═════ Dataset entries
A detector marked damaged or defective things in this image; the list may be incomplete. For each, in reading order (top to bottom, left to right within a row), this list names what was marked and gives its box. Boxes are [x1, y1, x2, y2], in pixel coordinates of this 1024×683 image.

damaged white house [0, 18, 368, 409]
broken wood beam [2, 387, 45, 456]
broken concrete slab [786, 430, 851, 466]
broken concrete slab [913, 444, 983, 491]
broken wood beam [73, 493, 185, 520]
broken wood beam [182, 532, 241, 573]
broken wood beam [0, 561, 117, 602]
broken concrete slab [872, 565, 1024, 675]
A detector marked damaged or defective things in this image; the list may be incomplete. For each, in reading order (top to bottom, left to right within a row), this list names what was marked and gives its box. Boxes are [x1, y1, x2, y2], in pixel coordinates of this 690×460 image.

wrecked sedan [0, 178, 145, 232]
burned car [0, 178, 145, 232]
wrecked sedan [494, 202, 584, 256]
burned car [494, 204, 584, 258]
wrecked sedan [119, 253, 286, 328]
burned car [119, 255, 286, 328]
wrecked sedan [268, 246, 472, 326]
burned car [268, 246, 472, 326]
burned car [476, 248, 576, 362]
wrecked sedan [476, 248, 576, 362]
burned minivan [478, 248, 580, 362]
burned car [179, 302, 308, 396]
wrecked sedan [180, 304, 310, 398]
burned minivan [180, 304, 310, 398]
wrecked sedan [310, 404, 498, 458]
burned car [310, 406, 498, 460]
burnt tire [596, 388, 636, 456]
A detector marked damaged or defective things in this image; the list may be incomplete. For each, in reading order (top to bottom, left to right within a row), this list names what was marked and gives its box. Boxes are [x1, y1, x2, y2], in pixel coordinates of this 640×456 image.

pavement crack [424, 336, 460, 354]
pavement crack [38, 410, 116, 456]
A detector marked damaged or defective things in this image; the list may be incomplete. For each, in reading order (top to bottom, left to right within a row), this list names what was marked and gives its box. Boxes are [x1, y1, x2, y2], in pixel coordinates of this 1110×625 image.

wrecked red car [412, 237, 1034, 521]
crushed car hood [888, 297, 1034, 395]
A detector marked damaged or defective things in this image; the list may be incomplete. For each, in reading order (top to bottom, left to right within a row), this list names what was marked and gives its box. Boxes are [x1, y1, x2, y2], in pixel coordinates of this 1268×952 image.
══════════
_What this task involves:_ Rewrite all the records above with "pixel coordinates" switched to "image coordinates" everywhere it occurs, leaving every other word unchanged.

_Final result:_
A detector marked damaged or defective things in this image; the list may be incomplete. For each, in reading order (top to bottom, left to right within a row), this list names what was marked and gives its box. Boxes are [x1, y1, x2, y2], in image coordinates of this 1024×683 image.

damaged white house [0, 18, 368, 409]
broken wood beam [2, 387, 45, 456]
broken concrete slab [786, 430, 851, 466]
broken concrete slab [913, 444, 983, 491]
broken wood beam [73, 493, 185, 520]
broken wood beam [182, 532, 241, 573]
broken wood beam [0, 561, 117, 602]
broken concrete slab [872, 565, 1024, 675]
A detector marked damaged or defective things in this image; the list may be incomplete. For each, in reading order (top to bottom, left to right within a row), this list names what was marked and gives its box. Boxes are [x1, y1, x2, y2], in image coordinates of this 690×460 image.

wrecked sedan [0, 178, 145, 232]
burned car [0, 178, 145, 232]
wrecked sedan [494, 202, 584, 256]
burned car [494, 204, 584, 258]
wrecked sedan [119, 253, 286, 328]
burned car [119, 255, 286, 328]
wrecked sedan [268, 246, 472, 326]
burned car [268, 246, 472, 326]
burned car [476, 248, 576, 362]
wrecked sedan [476, 248, 576, 362]
burned minivan [478, 248, 580, 362]
burned car [179, 302, 308, 396]
wrecked sedan [180, 304, 310, 398]
burned minivan [180, 304, 310, 398]
wrecked sedan [310, 404, 498, 458]
burned car [310, 406, 498, 460]
burnt tire [596, 388, 636, 456]
A detector marked damaged or defective things in this image; the list may be incomplete. For each, in reading order (top to bottom, left to right within a row), this list names what was marked and gives its box. Boxes are [x1, y1, x2, y2], in image coordinates of this 640×456 image.

pavement crack [424, 336, 460, 354]
pavement crack [38, 410, 116, 456]
A detector marked damaged or defective things in this image; the list may be incomplete. For each, in reading order (top to bottom, left to right within a row), this list names what was marked and gives its box. Boxes are [x1, y1, x2, y2], in image coordinates of this 1110×625 image.

wrecked red car [412, 237, 1034, 521]
crushed car hood [888, 297, 1034, 395]
A detector marked damaged or defective things in this image; the list may be incomplete. For each, in reading order (top to bottom, left to right within a row), this list names what was marked and gives its box. Boxes are [x1, y1, x2, y2], in image coordinates of this 1268×952 image.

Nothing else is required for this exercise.